> _Task objective_: Pull out every line of the listing below that contains the word "uniform", matching its capitalization exactly.

Spatial reasoning dataset excerpts
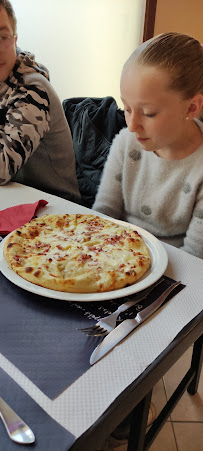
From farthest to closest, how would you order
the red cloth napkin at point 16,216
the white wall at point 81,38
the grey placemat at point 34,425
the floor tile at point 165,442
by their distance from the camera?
the white wall at point 81,38
the floor tile at point 165,442
the red cloth napkin at point 16,216
the grey placemat at point 34,425

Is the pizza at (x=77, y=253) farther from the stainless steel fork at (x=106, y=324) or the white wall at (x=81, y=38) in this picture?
the white wall at (x=81, y=38)

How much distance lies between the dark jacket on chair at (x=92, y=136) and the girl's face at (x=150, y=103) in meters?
0.68

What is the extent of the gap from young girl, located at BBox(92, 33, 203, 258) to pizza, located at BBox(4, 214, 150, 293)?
305 millimetres

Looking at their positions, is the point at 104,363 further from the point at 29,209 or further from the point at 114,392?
the point at 29,209

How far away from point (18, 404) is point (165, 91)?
80 centimetres

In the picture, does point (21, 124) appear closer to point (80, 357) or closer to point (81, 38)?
point (80, 357)

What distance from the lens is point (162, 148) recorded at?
1.22 meters

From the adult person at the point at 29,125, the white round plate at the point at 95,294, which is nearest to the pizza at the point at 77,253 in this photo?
the white round plate at the point at 95,294

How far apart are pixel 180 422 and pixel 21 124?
3.99 ft

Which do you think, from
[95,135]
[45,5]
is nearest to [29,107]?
[95,135]

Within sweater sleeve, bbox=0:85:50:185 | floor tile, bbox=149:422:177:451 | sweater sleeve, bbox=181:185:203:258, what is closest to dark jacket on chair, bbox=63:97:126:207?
sweater sleeve, bbox=0:85:50:185

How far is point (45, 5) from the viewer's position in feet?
8.46

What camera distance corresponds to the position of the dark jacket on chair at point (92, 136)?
5.67 feet

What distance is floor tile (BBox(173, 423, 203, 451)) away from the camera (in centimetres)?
130
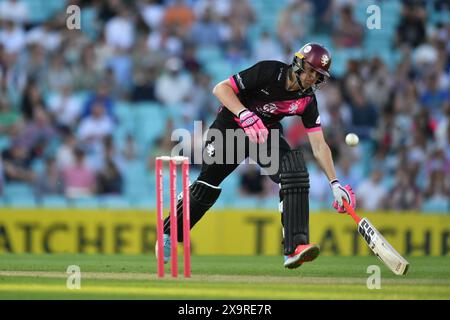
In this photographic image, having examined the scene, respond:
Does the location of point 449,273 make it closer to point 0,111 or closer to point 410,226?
point 410,226

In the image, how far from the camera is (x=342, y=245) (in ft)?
43.7

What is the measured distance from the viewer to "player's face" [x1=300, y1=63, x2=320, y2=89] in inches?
338

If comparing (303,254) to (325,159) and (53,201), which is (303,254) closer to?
(325,159)

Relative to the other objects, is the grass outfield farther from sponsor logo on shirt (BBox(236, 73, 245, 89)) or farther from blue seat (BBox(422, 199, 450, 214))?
blue seat (BBox(422, 199, 450, 214))

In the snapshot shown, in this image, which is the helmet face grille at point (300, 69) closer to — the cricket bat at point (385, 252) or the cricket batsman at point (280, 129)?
the cricket batsman at point (280, 129)

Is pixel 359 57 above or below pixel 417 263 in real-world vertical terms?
above

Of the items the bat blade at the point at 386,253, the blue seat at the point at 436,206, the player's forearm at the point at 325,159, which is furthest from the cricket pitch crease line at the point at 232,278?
the blue seat at the point at 436,206

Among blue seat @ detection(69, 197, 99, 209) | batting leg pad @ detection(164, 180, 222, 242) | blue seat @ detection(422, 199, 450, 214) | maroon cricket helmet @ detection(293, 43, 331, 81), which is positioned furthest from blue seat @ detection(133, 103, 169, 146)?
maroon cricket helmet @ detection(293, 43, 331, 81)

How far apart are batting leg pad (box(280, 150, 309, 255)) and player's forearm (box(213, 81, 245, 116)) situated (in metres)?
0.62

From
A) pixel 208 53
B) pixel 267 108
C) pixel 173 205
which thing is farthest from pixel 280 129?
pixel 208 53

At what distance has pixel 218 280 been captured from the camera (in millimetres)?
8273

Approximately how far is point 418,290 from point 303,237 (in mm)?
1027

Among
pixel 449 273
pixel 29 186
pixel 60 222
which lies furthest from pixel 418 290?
pixel 29 186
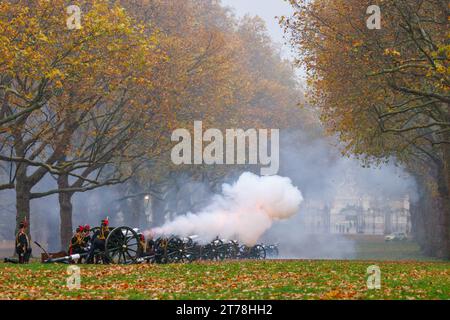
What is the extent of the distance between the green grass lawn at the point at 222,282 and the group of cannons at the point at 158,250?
3.10m

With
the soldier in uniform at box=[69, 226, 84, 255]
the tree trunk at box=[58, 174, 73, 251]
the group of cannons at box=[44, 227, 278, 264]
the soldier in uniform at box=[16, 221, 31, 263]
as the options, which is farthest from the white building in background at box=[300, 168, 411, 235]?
the soldier in uniform at box=[16, 221, 31, 263]

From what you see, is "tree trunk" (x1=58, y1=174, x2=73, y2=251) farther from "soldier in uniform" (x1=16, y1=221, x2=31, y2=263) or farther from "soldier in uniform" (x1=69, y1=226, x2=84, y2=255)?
"soldier in uniform" (x1=16, y1=221, x2=31, y2=263)

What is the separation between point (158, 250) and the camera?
36156 millimetres

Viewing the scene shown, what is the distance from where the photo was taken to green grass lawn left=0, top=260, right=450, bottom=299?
19125 mm

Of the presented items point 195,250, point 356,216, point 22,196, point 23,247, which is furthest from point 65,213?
point 356,216

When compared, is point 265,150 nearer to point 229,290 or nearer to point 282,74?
point 282,74

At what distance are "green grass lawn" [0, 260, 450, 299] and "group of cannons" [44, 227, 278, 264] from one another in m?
3.10

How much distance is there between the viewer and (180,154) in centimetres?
5850

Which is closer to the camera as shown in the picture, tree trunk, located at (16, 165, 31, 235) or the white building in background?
tree trunk, located at (16, 165, 31, 235)

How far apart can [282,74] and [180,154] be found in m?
42.1

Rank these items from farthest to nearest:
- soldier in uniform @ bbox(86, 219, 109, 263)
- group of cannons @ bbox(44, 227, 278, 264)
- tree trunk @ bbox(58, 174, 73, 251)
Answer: tree trunk @ bbox(58, 174, 73, 251)
group of cannons @ bbox(44, 227, 278, 264)
soldier in uniform @ bbox(86, 219, 109, 263)

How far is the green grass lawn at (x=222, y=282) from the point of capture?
62.7ft

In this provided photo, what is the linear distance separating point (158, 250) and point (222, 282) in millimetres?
13863
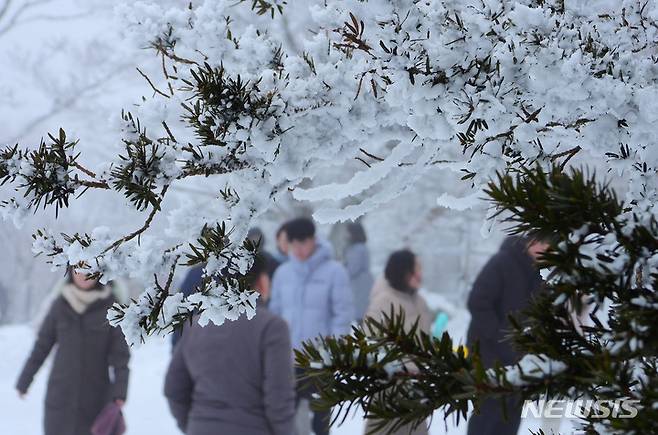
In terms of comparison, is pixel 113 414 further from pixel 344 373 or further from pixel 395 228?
pixel 395 228

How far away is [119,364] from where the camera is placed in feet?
19.3

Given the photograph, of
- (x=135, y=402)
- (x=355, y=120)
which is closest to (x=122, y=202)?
(x=135, y=402)

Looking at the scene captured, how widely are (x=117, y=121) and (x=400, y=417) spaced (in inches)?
34.3

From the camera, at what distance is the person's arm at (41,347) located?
6012mm

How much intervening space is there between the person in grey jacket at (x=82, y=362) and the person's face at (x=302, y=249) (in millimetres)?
1891

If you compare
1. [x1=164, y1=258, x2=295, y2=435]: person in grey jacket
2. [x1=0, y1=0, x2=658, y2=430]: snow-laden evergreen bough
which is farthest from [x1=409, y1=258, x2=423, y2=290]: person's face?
[x1=0, y1=0, x2=658, y2=430]: snow-laden evergreen bough

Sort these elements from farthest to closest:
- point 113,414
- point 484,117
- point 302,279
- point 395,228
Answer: point 395,228 → point 302,279 → point 113,414 → point 484,117

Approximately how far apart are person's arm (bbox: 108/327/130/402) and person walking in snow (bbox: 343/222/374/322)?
16.7 feet

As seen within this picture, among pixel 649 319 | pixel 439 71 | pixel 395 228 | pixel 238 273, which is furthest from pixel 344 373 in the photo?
pixel 395 228

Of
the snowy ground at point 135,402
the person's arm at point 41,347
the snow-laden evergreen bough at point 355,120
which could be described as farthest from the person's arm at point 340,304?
the snow-laden evergreen bough at point 355,120

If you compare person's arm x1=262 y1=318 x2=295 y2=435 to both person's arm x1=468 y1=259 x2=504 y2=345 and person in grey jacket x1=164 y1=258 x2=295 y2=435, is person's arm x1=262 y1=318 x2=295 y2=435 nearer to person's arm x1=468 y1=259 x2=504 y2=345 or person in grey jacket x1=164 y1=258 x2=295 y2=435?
person in grey jacket x1=164 y1=258 x2=295 y2=435

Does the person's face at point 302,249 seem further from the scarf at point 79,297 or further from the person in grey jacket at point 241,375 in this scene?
the person in grey jacket at point 241,375

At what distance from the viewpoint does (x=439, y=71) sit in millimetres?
1618

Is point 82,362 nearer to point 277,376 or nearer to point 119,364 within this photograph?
point 119,364
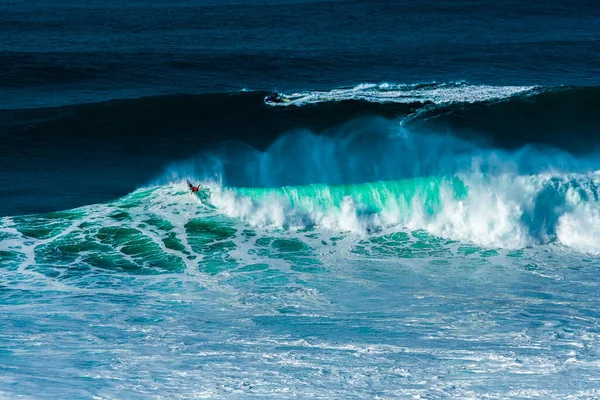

> _Right answer_:
the soldier in uniform at box=[69, 226, 84, 255]
the soldier in uniform at box=[16, 221, 31, 263]
the soldier in uniform at box=[16, 221, 31, 263]
From what you see, is "tree trunk" (x1=58, y1=174, x2=73, y2=251) farther from "soldier in uniform" (x1=16, y1=221, x2=31, y2=263) or farther from "soldier in uniform" (x1=69, y1=226, x2=84, y2=255)?
"soldier in uniform" (x1=16, y1=221, x2=31, y2=263)
- soldier in uniform @ bbox(86, 219, 109, 263)
soldier in uniform @ bbox(86, 219, 109, 263)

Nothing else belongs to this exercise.